### Reading passage
------------------------
Numerous studies have linked stress to psoriasis but the reasons behind this connection are not yet understood. Unfortunately, many people get caught in a vicious cycle. Stress causes flare-ups or worsens the psoriasis. Then, living with the symptoms of psoriasis increases stress levels, which in turn worsens the psoriasis. You get the picture, you see how the cycle can continue, making life difficult.
Not everyone with psoriasis has a reaction to stress. Studies show anywhere from 37 percent to 78 percent of those with psoriasis are "stress-responders" or indicate that the stress in their life has a direct link to the frequency and severity of their symptoms. But, the majority of those who have noticed a relationship between their stress levels and their symptoms list stress as the main cause of exacerbation of psoriasis, topping infection, trauma, medication, diet and weather.
One reason it may be difficult to track the link between stress and psoriasis is the length of time between a stressful event and the increase in symptoms. One study showed that there was an increase in symptoms four weeks after participants went through a stressful time. With such a long time transpiring between a stressful event and symptoms, it can be hard to link them together.
------------------------
### Problems to work on
a – According to the passage on stress and psoriasis, how long after a stressful time did one study find an increase in symptoms?
b – Give the psoriasis passage again, starting with "Not everyone with" and going on through "diet and weather.", swapping "majority" for "bulk".
------------------------
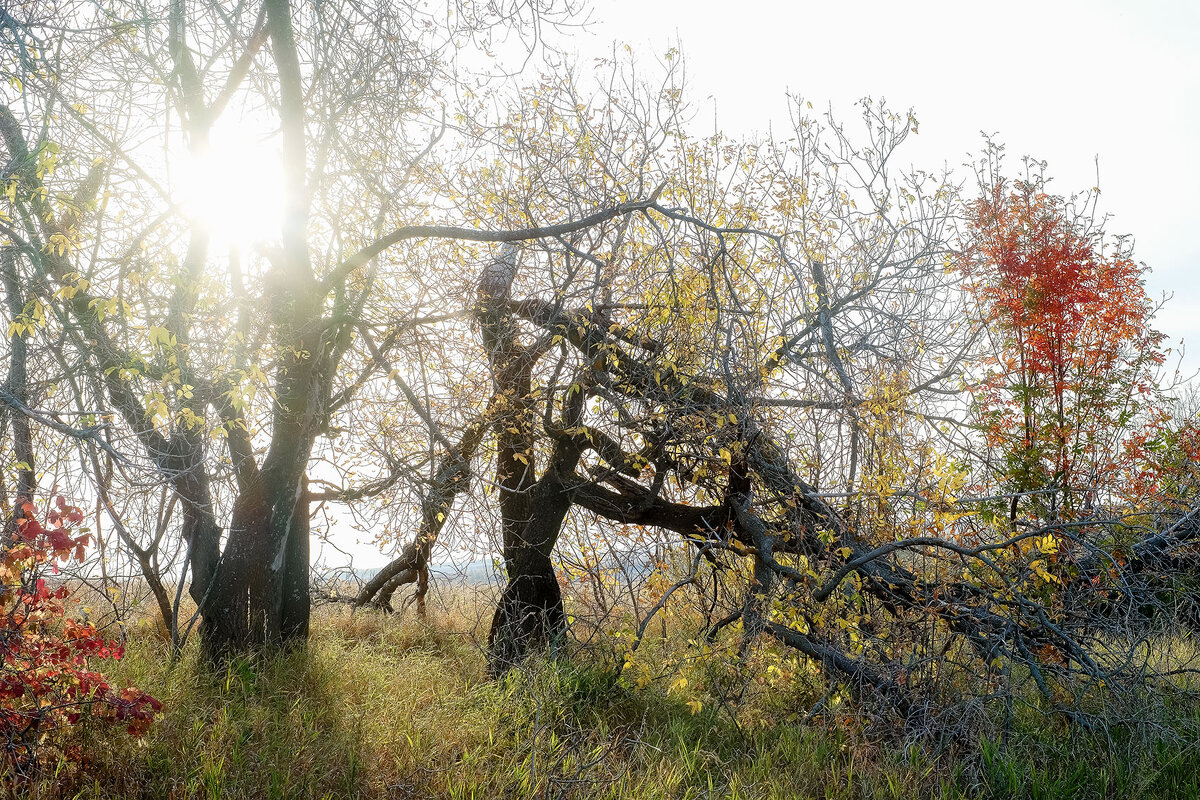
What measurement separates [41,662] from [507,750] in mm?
2647

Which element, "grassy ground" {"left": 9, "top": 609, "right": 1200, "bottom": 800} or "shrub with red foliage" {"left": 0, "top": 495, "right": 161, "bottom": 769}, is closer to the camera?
"shrub with red foliage" {"left": 0, "top": 495, "right": 161, "bottom": 769}

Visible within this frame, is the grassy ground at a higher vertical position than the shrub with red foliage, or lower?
lower

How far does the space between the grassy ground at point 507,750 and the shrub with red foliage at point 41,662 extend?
19cm

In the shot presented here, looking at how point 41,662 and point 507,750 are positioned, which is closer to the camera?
point 41,662

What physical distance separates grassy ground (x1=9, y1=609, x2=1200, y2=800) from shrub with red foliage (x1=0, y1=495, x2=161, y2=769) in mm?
186

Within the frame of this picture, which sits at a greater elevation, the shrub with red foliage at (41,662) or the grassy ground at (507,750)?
the shrub with red foliage at (41,662)

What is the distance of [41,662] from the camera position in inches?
175

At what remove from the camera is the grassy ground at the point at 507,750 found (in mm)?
4316

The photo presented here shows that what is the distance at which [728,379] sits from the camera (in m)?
5.68

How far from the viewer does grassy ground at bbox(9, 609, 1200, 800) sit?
4.32m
------------------------
### Answers to the exercises
a – Four weeks after participants went through a stressful time.

b –
Not everyone with psoriasis has a reaction to stress. Studies show anywhere from 37 percent to 78 percent of those with psoriasis are "stress-responders" or indicate that the stress in their life has a direct link to the frequency and severity of their symptoms. But, the bulk of those who have noticed a relationship between their stress levels and their symptoms list stress as the main cause of exacerbation of psoriasis, topping infection, trauma, medication, diet and weather.